A Vida Invisível (2019) - Melodrama à brasileira


O diretor, roteirista e artista visual cearense Karim Aïnouz é um dos cineastas mais prolíficos do cinema brasileiro atual, reconhecido e premiado internacionalmente por filmes como Madame Satã (2002), O Céu de Suely (2006) e Praia do Futuro (2014). Seu novo filme, A Vida Invisível (2019) é uma adaptação do romance ''A Vida Invisível de Eurídice Gusmão", escrito por Martha Batalha. O filme ganhou o prêmio Un Certain Regard no Festival de Cannes de 2019, e foi o escolhido para representar o Brasil na disputa por uma vaga na categoria de Melhor Filme Internacional no Oscar.

No Rio de Janeiro da década de 1940,  Eurídice (Carol Duarte) e Guida (Julia Stockler) vivem sob um rígido regime patriarcal que as coloca em caminhos distintos: Guida decide fugir de casa com o namorado, enquanto Eurídice se esforça para se tornar uma musicista, ao mesmo tempo em que precisa lidar com as responsabilidades da vida adulta e um casamento sem amor com Antenor (Gregório Duvivier).

Após um prólogo com ares oníricos, que funciona como um presságio e sutilmente sintetiza o que sucederá os créditos iniciais, A Vida Invisível rapidamente se reconfigura em torno de uma de suas características mais evidentes - o seu formato de melodrama. É interessante observar a disposição do filme ao risco de se inserir tão intensamente dentro das "regras" de um gênero cujos elementos narrativos e estéticos são tão identificáveis. O que poderia resultar em um filme absolutamente previsível oportuniza que Karim Aïnouz conjure um "melodrama perfeito", ao mesmo tempo em que revisita e diversos elementos que compõem a sua assinatura autoral, como seu interesse por personagens complexos e angustiados, diálogos crus e uma paleta de cores saturada e com alto contraste.

O filme cria uma relação muito interessante com seus espectadores ao direcionar um olhar contemporâneo para o passado sem descaracterizá-lo ou reinterpretá-lo, mas construindo um recorte discursivo guiado por sensibilidades e interesses presentes no imaginário atual, como a representação da mulher e uma visão crítica do machismo. Não restrito apenas à questões de costumes, o interesse pela reconstituição de época é palpável e reminiscente da abordagem estética utilizada em Madame Satã e aqui construída a partir do trabalho sensível e sofisticado da direção de fotografia de Hélène Louvart e da direção de arte e design de produção de Rodrigo Martirena, bastante interessados em dar textura às vivências e ambientes por onde se desencontram as irmãs.

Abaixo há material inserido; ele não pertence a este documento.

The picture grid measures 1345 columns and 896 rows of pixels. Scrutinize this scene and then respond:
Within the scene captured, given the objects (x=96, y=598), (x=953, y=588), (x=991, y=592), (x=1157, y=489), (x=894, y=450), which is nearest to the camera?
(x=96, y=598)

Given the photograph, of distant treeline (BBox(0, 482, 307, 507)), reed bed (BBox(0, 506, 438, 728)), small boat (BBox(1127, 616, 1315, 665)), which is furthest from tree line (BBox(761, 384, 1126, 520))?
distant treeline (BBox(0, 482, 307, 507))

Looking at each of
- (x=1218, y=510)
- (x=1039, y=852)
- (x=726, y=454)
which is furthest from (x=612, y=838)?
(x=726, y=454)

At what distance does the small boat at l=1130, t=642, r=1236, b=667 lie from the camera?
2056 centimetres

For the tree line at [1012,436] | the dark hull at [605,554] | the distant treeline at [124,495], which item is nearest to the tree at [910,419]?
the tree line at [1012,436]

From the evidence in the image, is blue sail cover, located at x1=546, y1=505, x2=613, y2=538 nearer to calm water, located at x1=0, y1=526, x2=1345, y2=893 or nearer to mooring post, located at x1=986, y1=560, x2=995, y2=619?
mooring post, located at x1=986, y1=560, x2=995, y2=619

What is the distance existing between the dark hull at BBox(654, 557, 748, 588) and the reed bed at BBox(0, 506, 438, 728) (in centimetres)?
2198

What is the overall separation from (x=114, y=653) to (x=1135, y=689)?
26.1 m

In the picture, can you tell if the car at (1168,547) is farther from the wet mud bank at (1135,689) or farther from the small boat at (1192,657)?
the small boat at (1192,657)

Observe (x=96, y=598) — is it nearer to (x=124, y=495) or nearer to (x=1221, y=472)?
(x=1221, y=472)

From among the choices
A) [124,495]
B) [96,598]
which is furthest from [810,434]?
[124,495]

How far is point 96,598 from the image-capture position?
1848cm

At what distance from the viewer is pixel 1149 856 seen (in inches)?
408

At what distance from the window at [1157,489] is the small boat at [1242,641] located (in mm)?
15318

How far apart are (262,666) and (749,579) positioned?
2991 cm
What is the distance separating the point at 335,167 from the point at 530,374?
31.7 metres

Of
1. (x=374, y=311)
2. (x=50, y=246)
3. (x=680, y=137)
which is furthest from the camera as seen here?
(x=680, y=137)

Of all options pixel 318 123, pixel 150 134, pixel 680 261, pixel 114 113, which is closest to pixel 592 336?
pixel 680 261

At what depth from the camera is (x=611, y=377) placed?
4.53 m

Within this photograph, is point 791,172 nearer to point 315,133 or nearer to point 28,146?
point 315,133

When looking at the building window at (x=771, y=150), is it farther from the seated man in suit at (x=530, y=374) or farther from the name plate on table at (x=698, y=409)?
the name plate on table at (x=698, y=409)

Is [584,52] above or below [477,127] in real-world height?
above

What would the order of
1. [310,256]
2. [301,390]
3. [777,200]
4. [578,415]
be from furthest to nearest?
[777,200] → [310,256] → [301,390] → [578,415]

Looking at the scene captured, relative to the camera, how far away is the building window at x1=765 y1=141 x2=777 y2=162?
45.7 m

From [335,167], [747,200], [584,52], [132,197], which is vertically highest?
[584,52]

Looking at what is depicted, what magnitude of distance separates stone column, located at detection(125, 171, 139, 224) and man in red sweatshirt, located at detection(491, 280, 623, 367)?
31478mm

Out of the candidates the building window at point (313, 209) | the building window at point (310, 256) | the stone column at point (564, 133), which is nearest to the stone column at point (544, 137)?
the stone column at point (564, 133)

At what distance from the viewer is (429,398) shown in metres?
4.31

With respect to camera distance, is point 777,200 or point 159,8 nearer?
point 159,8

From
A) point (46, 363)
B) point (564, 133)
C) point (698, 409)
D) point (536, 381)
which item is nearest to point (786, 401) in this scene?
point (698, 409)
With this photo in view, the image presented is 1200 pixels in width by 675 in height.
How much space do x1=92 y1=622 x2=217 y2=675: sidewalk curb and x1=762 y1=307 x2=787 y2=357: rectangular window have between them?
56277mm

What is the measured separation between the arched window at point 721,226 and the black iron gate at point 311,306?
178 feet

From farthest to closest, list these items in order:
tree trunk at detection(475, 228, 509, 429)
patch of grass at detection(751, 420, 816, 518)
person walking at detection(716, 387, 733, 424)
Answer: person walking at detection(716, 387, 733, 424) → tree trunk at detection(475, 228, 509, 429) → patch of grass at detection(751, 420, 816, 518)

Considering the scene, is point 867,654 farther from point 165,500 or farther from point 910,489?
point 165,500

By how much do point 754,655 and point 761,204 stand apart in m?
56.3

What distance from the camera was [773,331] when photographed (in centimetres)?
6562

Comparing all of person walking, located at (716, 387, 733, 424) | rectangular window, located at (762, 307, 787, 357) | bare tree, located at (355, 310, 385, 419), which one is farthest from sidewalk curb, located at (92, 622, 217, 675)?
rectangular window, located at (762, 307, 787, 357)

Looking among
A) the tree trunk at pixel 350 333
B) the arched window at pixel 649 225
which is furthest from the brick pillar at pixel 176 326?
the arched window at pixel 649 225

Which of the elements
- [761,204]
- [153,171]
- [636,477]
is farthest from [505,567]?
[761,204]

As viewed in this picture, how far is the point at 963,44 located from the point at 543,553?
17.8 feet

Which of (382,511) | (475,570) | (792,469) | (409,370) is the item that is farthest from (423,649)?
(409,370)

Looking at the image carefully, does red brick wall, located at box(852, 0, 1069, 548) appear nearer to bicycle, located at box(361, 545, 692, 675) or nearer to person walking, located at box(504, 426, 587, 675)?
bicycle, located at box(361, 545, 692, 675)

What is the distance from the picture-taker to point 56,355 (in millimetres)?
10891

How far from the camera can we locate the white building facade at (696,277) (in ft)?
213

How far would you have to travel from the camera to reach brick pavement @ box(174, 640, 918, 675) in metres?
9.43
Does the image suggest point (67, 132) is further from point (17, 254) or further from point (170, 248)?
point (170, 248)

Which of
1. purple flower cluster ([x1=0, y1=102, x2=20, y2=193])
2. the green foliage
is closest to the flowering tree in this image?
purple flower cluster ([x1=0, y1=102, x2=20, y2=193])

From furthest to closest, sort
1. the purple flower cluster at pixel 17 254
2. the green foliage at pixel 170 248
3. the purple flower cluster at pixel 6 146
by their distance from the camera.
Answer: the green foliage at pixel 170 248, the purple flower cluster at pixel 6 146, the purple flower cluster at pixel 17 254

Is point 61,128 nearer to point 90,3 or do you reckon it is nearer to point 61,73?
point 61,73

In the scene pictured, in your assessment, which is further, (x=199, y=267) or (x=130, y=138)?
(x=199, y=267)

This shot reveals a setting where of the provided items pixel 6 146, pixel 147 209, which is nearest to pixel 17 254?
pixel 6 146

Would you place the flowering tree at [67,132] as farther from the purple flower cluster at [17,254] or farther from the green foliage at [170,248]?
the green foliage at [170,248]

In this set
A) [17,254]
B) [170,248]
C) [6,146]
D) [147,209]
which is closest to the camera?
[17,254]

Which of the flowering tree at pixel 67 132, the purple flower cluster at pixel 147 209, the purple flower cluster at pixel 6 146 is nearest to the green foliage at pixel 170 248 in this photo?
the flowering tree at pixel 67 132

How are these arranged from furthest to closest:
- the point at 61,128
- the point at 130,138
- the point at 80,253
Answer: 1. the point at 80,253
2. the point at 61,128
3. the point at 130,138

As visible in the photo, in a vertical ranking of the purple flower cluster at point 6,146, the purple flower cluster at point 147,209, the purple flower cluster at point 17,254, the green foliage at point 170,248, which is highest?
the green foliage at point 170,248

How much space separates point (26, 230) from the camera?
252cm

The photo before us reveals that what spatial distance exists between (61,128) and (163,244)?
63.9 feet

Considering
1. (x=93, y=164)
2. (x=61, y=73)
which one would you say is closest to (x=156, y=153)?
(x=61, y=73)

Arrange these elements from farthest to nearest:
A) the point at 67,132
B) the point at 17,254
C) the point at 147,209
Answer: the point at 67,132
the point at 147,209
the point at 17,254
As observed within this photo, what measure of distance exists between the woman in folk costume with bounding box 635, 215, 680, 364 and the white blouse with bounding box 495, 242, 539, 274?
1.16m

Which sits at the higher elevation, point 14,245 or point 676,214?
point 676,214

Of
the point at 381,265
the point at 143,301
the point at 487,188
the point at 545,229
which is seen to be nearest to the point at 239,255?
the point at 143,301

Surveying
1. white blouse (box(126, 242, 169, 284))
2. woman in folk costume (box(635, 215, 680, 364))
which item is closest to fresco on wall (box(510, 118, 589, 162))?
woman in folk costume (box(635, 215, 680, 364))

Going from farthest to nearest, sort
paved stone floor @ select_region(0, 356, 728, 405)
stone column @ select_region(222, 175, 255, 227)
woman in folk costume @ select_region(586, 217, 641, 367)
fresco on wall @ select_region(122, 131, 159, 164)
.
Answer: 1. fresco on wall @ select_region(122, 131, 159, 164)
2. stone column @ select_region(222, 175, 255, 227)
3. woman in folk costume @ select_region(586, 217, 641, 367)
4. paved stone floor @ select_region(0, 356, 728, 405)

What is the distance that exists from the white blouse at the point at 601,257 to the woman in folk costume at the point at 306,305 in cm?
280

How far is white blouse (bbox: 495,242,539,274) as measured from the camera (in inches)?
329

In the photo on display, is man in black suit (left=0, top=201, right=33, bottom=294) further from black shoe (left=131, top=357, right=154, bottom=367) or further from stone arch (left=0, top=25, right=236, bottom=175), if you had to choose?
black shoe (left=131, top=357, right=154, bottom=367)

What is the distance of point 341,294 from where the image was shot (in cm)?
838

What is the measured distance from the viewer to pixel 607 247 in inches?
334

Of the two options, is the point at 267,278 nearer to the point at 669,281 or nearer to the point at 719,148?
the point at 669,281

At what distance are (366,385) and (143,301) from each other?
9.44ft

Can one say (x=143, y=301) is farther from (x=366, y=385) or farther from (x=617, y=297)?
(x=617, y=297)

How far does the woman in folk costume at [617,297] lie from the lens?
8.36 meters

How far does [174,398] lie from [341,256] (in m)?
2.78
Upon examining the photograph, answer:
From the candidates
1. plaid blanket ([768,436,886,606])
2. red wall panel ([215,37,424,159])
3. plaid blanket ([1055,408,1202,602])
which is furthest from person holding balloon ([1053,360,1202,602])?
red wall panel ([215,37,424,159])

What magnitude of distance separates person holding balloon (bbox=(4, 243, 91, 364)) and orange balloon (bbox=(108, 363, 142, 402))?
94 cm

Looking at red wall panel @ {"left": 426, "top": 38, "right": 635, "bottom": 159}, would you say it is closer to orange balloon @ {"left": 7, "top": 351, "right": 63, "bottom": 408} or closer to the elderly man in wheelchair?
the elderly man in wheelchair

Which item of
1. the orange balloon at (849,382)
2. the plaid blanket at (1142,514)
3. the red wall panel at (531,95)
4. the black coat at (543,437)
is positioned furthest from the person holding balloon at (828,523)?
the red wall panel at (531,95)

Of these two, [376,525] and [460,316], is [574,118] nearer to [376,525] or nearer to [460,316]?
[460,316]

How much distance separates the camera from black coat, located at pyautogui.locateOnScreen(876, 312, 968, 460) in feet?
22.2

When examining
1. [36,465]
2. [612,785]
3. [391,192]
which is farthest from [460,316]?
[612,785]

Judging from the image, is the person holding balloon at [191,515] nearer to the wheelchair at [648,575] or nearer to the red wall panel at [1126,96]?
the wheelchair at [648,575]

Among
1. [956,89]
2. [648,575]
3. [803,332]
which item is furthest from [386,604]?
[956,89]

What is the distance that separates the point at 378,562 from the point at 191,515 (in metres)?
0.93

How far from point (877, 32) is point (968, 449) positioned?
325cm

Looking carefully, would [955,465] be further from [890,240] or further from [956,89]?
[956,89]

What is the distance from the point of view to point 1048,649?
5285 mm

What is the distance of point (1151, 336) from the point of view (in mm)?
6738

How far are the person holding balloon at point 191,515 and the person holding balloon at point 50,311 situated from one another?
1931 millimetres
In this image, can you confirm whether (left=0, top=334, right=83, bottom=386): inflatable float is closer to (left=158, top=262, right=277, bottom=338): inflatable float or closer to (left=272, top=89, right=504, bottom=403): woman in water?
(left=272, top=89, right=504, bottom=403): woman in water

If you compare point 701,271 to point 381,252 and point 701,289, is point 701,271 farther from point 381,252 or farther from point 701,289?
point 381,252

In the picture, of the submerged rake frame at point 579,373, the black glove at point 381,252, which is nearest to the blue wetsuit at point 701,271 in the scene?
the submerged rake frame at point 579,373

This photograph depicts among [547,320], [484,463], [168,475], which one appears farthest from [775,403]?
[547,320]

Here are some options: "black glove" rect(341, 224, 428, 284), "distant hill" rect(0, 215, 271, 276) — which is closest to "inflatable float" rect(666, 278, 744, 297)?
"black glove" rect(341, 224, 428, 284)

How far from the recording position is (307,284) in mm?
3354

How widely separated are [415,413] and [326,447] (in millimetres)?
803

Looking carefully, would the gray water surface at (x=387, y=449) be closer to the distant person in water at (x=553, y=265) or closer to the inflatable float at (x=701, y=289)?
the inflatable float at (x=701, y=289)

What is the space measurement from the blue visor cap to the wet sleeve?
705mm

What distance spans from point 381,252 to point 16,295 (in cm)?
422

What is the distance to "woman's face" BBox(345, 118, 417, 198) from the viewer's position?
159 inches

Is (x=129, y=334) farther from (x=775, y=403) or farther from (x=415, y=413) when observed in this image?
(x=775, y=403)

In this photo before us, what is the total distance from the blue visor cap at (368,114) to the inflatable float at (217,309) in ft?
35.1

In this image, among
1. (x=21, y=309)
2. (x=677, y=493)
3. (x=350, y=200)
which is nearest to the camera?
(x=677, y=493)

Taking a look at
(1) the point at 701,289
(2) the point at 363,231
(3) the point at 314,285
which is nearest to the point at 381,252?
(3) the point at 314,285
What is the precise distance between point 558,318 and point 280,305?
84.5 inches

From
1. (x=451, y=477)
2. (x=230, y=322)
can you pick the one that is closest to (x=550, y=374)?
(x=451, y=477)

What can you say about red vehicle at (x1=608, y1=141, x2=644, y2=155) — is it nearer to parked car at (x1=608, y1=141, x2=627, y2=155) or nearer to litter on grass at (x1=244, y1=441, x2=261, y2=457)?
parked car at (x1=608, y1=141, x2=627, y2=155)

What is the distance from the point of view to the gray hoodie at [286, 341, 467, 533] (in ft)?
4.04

Essenciais para dar forma e potência às histórias invisíveis da dupla de protagonistas, as atrizes Carol Duarte e Julia Stockler adotam em suas interpretações um tom impecável, em perfeita sintonia tanto com a proposta do gênero quanto com o estilo da direção; criando personagens opostos e complementares cuja sintonia se percebe mesmo após serem separadas pela trama. Grandiosa, a presença de Fernanda Montenegro é exemplar em relação à excelência e o equilíbrio da obra, que consegue evitar as armadilhas do sentimentalismo exagerado sem perder sua potência emocional.

A Vida Invisível é um caso raro de filme que consegue dois grandes feitos - se apresentar como uma síntese inequívoca da estética e estilo do seu diretor, ao mesmo tempo em que  compreende e explora o gênero muito particular no qual se insere de maneira absolutamente precisa. O resultado inevitavelmente eleva o filme ao patamar de obras que se cristalizam como referenciais de qualidade que transcende as especificidades de um "cinema nacional" para se afirmar como uma obra de relevância e alcance universal.